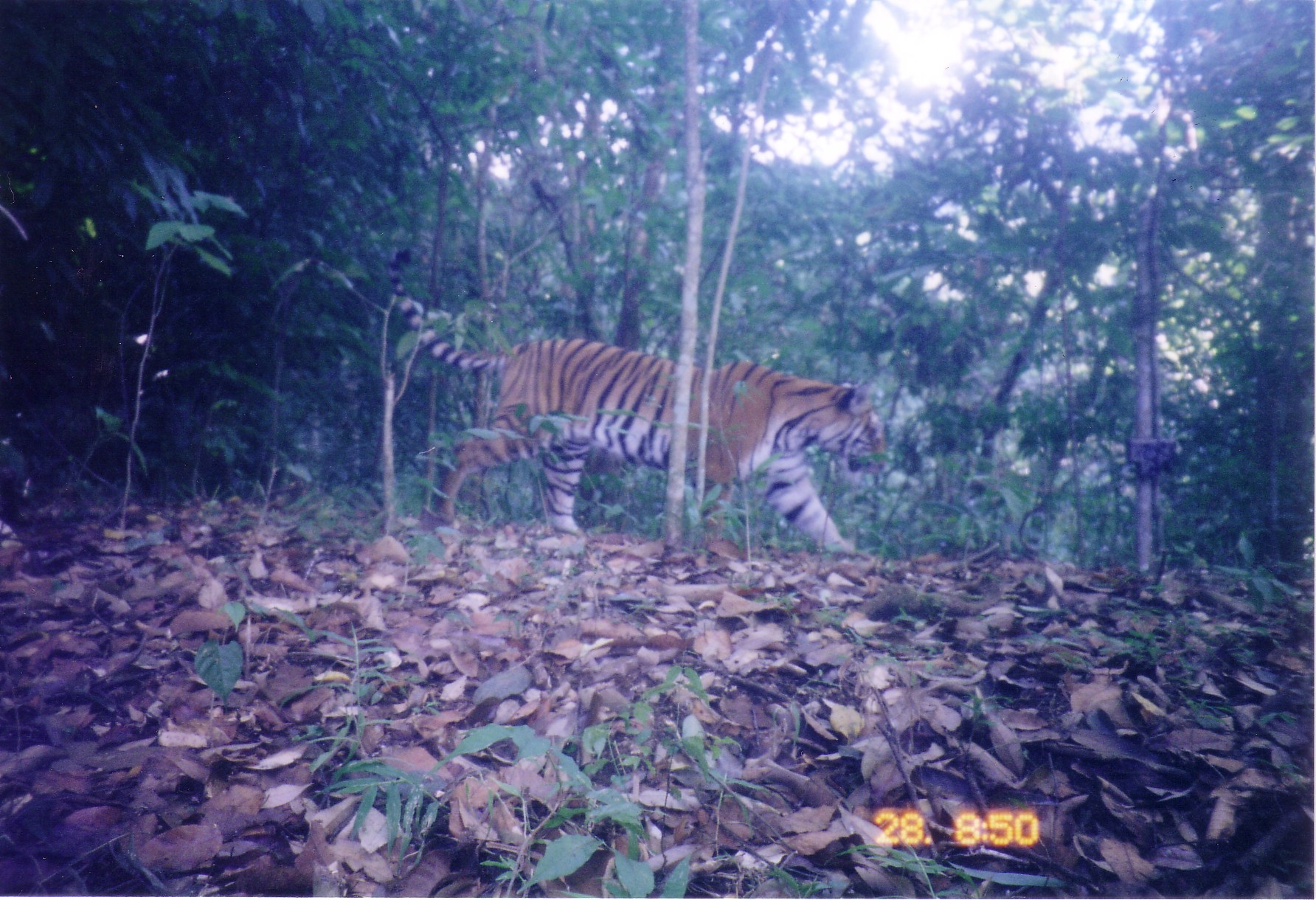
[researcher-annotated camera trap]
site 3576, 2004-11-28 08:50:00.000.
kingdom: Animalia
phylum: Chordata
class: Mammalia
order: Carnivora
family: Felidae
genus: Panthera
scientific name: Panthera tigris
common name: tiger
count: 1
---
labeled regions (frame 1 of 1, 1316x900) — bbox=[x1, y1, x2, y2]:
panthera tigris: bbox=[385, 244, 886, 571]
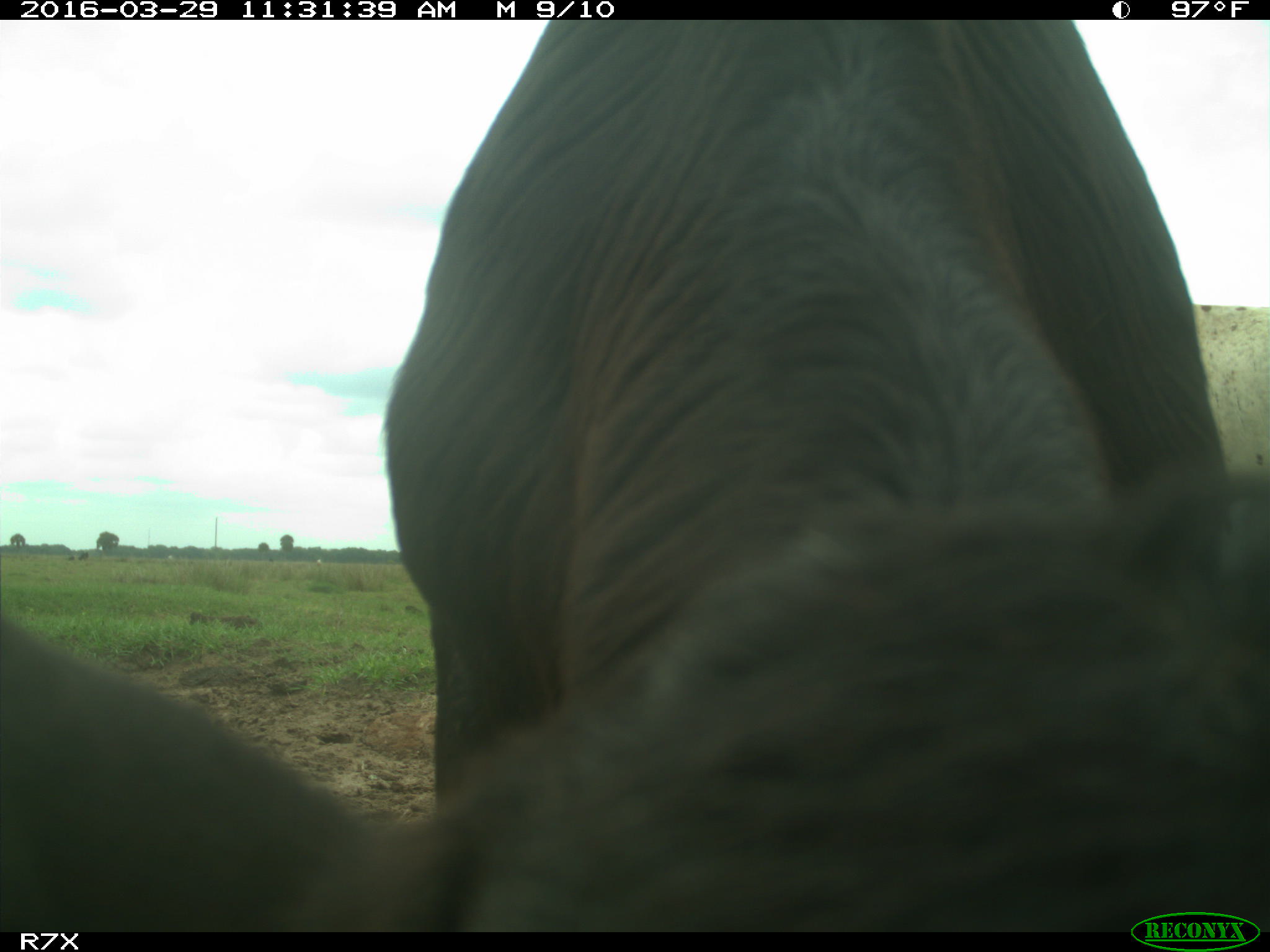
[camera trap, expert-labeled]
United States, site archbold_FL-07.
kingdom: Animalia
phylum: Chordata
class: Mammalia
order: Artiodactyla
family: Bovidae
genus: Bos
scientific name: Bos taurus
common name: domestic cow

* * *

Required action: A verbatim copy of all the records, minus the pictures, is the expected answer.

Response box:
[researcher-annotated camera trap]
site 3576, 2004-11-28 08:50:00.000.
kingdom: Animalia
phylum: Chordata
class: Mammalia
order: Carnivora
family: Felidae
genus: Panthera
scientific name: Panthera tigris
common name: tiger
count: 1
---
labeled regions (frame 1 of 1, 1316x900) — bbox=[x1, y1, x2, y2]:
panthera tigris: bbox=[385, 244, 886, 571]
[camera trap, expert-labeled]
United States, site archbold_FL-07.
kingdom: Animalia
phylum: Chordata
class: Mammalia
order: Artiodactyla
family: Bovidae
genus: Bos
scientific name: Bos taurus
common name: domestic cow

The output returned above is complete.